Giona A. Nazzaro, la sezione Fuori concorso, che di solito passa un po’
inosservata, forse si meriterebbe una denominazione più attrattiva, soprattutto
quest’anno che comprende molti nomi interessanti. Come nascono queste scelte?
«Mi
fa piacere se questa sezione viene notata, perché è uno spazio dove si trovano,
tra gli altri, film di Denis Côté, Franco Maresco, Barbet Schroeder, un film
postumo di Paul Vecchiali, ma anche opere totalmente fuori scala come un action
movie filippino o un film di vampiri ambientato a Napoli. Mi diverto a fare
il programma di questa sezione poiché, facendo il programmatore da più di 20
anni, ho iniziato mettendo insieme cose diverse e mi sono sempre regolato
così. Mi dispiace molto non poter ospitare Denis Côté per il suo ultimo film
Mademoiselle Kenopsia che ci mostra la sua estrema libertà, anche se l’ha
girato in un momento di grande fragilità fisica. Però, in queste circostanze
gli artisti veramente creativi inventano nuove modalità di pensare il
proprio lavoro. Non avendo l’energia per scrivere una sceneggiatura, ha
improvvisato il film con le attrici dando loro tracce di dialogo
molto astratte. Quanto alla denominazione della sezione, ci avevo anche pensato
di cambiarla, però Fuori concorso, nella sua indecifrabilità, mi lascia grande
libertà».
Parliamo
di cinema svizzero: com’è il suo stato di salute?

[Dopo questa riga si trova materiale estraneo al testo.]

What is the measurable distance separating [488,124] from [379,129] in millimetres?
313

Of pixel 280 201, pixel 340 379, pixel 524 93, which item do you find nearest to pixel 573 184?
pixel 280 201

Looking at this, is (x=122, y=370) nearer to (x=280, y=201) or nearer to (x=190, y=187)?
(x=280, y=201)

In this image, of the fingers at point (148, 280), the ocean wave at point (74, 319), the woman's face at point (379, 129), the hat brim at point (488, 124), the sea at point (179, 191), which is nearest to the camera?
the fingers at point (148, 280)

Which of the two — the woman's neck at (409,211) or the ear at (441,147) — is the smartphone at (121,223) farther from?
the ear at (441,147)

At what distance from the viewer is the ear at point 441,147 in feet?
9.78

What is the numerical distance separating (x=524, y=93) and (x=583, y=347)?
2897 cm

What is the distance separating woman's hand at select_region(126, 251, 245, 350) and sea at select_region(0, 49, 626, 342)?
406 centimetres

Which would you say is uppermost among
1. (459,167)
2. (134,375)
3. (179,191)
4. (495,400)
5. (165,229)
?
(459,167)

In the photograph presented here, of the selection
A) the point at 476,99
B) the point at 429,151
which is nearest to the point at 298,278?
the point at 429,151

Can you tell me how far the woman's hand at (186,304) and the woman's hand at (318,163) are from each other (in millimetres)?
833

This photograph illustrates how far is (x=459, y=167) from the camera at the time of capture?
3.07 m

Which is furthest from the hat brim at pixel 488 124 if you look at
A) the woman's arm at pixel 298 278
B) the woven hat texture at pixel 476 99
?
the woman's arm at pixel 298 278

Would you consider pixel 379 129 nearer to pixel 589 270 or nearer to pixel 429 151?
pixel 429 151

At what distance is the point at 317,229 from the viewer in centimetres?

«Molto interessante, perché c’è una banda di gente -
e dico banda volutamente, perché il termine generazione sembrerebbe
immediatamente segnalare un intento comune - che fa cose assolutamente
singolari e ho l’impressione che per la prima volta questi cineasti
svizzeri non siano preoccupati dalla loro identità nazionale. Persino Daniel
Schmid, di cui vedremo in Piazza Grande la bellissima copia restaurata di La
paloma, parlava sempre della Svizzera e ci ragionava sopra. Invece, quelli
di oggi sono svizzeri di fatto che pensano in maniera ampia, senza limitazioni
identitarie. Per cui creano opere straordinariamente libere, aperte. E penso ai
fratelli Zürcher, ad Andreas Fontana, Cyril Schäublin, Carmen Jaquier,
Katharina Wyss e tanti altri. E anche allo stesso Basil Da Cunha di cui vedremo
in concorso Manga D’Terra, un film che somiglia a una jam session.
O anche La voie Royale di Frédéric Mermoud che vedremo in Piazza:
un’opera molto solida, con una grande padronanza della messa in scena e del
racconto. Tutto ciò ci fa immaginare il rinnovamento del cinema in Svizzera,
non soltanto attraverso la frattura costante e continua della forma ma anche
lavorando all’interno delle forme date, il che non è un limite ma un merito».